マネージャーと松川

部室に教科書置き忘れた。と部室に向かっているとたまたま名前と遭遇。多分行先は同じ。


「こんにちは松川さん」

「おっす。名前も部室?」

「はい。今のうちにテーピングの在庫確認しようと思って」

「そっか。エライエライ」


頭を撫でても名前の表情は変わらない。「そんな事ないです」と謙遜する。俺もそうだが名前もあまり表情が変わる方ではない。だけど、及川が絡むと割と分かり易い。


「及川とはどうなの」

「…どう、とは」

「付き合わねーの?」

「何で、ですか」


渋い顔をした名前に少し笑った。きっと及川を好きなんだろうな、というのは誰が見ても明らかだ。しょっちゅう及川を嫌いだと言っているものの口で言う程嫌いそうには見えない。顔には凄く表れているけれど。そんな所も可愛い。しっかりしてて付け入る隙がないよう感じがするのに、及川の事は別。素直になれない名前が可愛くて仕方ない。


「及川さん、好きです。付き合って下さい」


タイムリーなセリフが聞こえてきて思わず立ち止まる。こっそり覗けば、及川が言葉通り告白をされている所だった。隠れる必要はないが、何となくそのまま様子を覗き見る。彼女がいない時の及川は「今彼女いないし、付き合っちゃおっか」と言うだろう。いつもなら。隣にいる名前は、いつも通りだ。何を考えているかは読み取れない。


「ありがと。こんな可愛い子に告白されるなんて嬉しいなぁ」

「そ、んなっ」

「でもごめんね。君とは付き合えない。凄く大事な子がいるんだ」

「付き合ってるんですか…?」

「付き合ってないよ」

「だったら、その人と付き合うまででもいいです私っ」


あの子はかなり及川が好きなんだろう。俺もあんな事言われてみたいわ。何で及川ばっかり。さあ及川はどう出るか。知らないと思うけど、お前な大事な子が聞いてるぞ。割と無表情で。
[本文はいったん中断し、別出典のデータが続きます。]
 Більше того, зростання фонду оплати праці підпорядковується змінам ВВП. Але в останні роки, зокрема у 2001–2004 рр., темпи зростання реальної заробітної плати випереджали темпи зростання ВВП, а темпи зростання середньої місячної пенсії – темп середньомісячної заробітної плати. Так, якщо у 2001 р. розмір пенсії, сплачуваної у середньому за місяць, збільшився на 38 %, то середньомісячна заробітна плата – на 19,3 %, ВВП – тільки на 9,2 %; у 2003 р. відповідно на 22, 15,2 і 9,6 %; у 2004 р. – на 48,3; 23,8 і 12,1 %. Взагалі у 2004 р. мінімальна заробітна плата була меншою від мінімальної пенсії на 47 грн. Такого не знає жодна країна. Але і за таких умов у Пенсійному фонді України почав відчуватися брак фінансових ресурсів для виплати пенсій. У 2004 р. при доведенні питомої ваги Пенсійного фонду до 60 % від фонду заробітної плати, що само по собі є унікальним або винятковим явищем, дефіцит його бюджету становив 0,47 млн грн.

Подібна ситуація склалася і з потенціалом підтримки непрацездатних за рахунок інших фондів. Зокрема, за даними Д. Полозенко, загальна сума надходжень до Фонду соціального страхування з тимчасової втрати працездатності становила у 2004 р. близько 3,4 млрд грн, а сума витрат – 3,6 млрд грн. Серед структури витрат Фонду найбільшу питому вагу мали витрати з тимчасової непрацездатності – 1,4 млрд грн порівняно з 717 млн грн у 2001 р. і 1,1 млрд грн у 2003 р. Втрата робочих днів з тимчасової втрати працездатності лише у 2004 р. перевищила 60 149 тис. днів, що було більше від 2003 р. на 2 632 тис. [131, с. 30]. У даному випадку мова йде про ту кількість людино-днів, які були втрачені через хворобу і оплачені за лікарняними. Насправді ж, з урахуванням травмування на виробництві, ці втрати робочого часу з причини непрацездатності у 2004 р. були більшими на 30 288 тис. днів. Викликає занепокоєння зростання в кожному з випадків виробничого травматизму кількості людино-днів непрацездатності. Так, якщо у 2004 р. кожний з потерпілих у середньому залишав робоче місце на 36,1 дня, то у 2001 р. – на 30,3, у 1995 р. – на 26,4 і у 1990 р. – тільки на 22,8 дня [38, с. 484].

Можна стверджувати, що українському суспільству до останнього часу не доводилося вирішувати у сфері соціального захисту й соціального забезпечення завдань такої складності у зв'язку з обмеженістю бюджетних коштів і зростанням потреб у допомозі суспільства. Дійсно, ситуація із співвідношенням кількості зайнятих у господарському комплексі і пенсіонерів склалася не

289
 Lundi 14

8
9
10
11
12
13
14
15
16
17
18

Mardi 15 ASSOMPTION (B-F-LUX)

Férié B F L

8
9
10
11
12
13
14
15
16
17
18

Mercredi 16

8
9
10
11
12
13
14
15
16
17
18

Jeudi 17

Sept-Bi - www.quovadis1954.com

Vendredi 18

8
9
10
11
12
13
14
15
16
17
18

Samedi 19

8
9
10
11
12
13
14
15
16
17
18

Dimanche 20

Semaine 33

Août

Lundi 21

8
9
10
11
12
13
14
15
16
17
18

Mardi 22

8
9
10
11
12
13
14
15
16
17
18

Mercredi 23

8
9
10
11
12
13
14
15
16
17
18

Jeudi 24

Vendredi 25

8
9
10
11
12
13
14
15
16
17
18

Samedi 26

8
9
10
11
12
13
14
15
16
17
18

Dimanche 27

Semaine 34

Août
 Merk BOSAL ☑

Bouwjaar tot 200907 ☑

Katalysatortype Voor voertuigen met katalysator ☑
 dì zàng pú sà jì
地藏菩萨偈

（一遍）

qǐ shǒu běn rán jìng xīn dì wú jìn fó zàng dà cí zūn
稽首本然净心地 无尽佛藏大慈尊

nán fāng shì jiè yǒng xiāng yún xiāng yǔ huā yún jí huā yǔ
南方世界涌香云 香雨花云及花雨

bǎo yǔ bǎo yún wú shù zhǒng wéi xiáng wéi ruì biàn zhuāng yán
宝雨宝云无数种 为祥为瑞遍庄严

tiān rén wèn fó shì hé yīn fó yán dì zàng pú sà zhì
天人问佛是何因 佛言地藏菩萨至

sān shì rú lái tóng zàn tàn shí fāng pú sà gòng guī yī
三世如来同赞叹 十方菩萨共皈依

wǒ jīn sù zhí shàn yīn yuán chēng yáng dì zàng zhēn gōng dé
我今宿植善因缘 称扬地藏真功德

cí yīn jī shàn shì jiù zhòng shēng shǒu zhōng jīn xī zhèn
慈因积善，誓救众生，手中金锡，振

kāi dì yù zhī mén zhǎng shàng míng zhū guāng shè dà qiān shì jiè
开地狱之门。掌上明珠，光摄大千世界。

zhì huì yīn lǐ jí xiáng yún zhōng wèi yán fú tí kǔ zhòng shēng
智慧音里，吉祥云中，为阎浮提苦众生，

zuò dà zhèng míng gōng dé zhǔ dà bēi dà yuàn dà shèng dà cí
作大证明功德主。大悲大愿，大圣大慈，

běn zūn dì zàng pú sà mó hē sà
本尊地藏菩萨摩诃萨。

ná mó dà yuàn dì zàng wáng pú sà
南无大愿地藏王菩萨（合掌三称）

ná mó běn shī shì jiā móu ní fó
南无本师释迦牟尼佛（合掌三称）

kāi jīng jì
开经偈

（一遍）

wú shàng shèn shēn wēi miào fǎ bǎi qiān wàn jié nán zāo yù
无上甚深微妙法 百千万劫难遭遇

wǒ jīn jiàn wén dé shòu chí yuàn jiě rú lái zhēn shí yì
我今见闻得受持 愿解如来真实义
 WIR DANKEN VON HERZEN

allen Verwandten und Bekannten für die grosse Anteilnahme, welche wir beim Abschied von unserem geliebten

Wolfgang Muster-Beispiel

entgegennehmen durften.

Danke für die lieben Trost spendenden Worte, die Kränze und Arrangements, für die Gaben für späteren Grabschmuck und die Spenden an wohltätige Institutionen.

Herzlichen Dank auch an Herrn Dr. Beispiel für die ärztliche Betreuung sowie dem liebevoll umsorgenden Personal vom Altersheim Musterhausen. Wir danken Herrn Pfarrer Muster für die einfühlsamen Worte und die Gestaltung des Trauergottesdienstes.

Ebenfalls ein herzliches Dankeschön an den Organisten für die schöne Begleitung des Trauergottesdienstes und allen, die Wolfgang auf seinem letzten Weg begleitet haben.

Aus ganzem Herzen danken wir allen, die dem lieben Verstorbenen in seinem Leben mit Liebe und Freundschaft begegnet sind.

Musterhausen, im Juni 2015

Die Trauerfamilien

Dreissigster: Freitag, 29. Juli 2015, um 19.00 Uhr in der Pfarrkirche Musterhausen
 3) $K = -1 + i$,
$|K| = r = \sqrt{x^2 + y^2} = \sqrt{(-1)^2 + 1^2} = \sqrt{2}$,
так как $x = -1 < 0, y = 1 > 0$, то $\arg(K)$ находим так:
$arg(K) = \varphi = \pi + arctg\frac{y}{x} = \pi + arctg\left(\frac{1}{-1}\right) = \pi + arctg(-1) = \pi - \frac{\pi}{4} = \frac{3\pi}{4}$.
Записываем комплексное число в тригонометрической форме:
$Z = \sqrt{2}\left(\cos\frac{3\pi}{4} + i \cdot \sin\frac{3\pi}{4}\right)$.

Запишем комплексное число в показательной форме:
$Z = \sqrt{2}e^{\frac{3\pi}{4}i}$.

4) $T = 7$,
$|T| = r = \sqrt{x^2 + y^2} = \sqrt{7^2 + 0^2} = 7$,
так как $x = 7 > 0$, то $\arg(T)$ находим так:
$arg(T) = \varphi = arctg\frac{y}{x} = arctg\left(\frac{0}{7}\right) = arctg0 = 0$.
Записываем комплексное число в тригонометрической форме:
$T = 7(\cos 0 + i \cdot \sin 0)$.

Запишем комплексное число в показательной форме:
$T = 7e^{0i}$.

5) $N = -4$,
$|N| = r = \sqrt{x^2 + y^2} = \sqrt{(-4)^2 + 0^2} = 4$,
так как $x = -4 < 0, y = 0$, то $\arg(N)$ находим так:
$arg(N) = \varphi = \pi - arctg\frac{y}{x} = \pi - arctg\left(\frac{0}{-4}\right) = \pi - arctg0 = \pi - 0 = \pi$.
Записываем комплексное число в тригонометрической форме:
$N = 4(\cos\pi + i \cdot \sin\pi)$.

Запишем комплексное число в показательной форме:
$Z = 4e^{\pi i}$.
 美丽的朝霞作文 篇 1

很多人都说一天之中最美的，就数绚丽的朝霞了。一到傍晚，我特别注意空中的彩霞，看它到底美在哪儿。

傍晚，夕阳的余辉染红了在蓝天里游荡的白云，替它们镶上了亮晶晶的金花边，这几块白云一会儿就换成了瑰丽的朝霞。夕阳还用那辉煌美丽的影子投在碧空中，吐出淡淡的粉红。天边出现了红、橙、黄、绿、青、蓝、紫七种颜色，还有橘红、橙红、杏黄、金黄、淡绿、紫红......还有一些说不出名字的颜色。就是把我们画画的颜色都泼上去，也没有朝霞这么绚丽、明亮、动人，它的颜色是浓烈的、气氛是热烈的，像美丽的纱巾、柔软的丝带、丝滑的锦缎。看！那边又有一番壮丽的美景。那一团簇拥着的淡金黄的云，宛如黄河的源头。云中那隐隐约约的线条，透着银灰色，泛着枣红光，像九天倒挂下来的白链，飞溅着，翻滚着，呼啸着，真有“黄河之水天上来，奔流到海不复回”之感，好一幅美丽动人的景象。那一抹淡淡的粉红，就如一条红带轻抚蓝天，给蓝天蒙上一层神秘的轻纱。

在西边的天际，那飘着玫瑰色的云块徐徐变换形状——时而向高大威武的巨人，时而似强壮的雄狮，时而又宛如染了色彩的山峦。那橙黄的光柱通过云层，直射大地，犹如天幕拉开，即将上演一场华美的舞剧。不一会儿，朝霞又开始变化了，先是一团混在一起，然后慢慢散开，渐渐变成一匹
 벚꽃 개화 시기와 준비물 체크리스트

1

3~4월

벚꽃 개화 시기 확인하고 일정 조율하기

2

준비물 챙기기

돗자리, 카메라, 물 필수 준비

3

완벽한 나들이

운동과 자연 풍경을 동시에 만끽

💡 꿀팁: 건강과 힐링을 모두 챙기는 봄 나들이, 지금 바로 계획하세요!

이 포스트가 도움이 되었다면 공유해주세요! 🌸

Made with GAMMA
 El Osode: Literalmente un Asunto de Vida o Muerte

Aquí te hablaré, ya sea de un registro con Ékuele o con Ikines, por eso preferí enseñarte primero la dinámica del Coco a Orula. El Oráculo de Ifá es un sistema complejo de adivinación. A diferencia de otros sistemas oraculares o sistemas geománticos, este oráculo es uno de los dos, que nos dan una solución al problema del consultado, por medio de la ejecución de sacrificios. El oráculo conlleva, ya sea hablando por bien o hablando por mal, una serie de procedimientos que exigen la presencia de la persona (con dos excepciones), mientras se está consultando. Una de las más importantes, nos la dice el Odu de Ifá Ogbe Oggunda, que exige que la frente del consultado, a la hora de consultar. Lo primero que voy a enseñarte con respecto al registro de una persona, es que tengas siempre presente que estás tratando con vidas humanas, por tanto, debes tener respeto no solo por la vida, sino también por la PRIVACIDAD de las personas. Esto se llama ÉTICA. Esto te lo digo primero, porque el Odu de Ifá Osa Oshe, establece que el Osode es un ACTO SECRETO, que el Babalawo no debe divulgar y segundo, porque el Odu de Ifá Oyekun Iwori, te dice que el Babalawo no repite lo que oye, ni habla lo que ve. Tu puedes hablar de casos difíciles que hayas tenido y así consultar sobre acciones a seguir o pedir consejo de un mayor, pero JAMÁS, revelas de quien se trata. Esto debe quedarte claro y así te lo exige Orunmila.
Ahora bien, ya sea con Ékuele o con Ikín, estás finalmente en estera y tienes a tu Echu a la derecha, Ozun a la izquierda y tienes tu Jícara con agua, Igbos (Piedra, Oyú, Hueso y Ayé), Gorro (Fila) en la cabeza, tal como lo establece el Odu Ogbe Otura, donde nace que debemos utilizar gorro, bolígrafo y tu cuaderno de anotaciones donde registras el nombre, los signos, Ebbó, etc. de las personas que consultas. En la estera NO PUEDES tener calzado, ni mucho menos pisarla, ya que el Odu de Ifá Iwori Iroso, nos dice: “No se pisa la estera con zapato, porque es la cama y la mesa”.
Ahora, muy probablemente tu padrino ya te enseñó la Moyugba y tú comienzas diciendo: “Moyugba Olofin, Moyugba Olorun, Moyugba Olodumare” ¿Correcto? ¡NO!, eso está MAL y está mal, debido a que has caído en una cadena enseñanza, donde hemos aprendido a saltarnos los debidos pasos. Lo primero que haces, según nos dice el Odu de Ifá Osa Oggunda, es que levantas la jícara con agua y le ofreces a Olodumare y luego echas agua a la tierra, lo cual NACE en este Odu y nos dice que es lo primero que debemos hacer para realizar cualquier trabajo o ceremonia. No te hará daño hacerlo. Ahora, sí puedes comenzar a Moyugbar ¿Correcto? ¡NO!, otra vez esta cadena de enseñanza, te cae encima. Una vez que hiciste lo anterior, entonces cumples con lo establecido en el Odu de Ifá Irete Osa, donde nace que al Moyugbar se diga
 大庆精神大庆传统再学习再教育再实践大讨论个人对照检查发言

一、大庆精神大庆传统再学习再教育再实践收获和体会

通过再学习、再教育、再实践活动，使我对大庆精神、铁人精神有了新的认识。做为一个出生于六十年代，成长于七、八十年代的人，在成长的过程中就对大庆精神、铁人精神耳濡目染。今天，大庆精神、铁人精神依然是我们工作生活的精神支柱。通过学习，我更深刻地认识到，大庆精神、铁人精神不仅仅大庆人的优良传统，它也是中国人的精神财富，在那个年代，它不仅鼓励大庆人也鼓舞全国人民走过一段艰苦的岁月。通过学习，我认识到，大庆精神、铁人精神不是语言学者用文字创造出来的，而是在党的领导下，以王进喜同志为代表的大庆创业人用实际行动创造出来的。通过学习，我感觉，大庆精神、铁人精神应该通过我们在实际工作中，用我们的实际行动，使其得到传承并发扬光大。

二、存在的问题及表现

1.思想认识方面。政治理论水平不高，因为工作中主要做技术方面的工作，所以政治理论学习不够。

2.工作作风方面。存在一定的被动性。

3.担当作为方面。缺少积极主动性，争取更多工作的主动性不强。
「気持ちは嬉しいけど、その子を裏切るような事はしたくないんだ。ごめんね」

「そう、ですか。ありがとうございました」


及川は本気なんだな。今まで誰かの事を想ってあんな風に断った事はあっただろうか。知らねーけど。泣きながら走り去っていった女子を見送って及川もどこかへ歩いていった。


「凄い現場に遭遇しちまったな」

「……」

「…名前?」

「あ、はいっ」


名前は珍しく嬉しそうな顔をして口元を押さえていた。隠してるつもりか?隠しきれてないけどな。


「嬉しそうだなオイ」

「ちが、違いますっ」

「素直になれよ〜」

「及川さん、には、言わないで下さいっ」


ビックリするくらい顔が真っ赤。名前もこんな顔するんだな、と。素直な名前も可愛い。言うつもりはないが及川が聞いたら泣いて喜びそうだ。もうお互い好きなんだからさっさと付き合ってしまえばいいのに。


「もう付き合っちまえよ。及川喜ぶぞ」

「そ、んな事、言われても…」

「何で?ダメなの?」

「私そういうの良く分からなくて、あの、どうしていいか、分からないし、自信ないですし、それにっ」

「あーもう可愛いな名前は」


わしゃわしゃと頭を撫でる。必死に言い訳をしている姿が珍しい。あー可愛い。まさかこんなに色々考えてたなんてな。確かに及川と付き合うとなると嫌な思いをする事も多いだろうし、まぁ色々あるだろうな。間違いなくアイツはモテる。だったら。


「試しに俺と付き合うか?」

「え、いや、あのっ」

「はは。冗談だ」

「気を、遣わせてしまって、すみません」


別に気を遣ったつもりはないが名前はそう捉えたらしい。俺は名前が幸せになってくれればそれでいい。俺を踏み台にしてでも。それぐらい俺は名前を気に入っている。俺だけじゃない。及川はもちろんの事、岩泉も花巻も後輩達もそうだろう。何人か入部した中で唯一残った女子マネージャー。俺達の事を、部の事を一生懸命考えてくれる名前が可愛くない訳がない。同じ学年だったらもっと一緒にいれたのに。三年の俺達は引退するまでしか一緒にいられない。


「ま、何かあったらいつでも言いに来なさいよ」

「ありがとうございます」


はにかんだ名前は珍しく照れているようだった。及川のあの言葉が余程嬉しかったんだろう。絶対及川には教えてやんないけど。たまには俺と名前の秘密があってもいいじゃねーか。卒業しても名前の記憶に残れるように。


「とりあえず、及川に泣かされたら言えよー。俺が仕返ししといてやる」

「はい!お願いします」


この笑顔が俺だけに向けられる事はないけど、それでも名前が笑顔でいられるならそれでいい。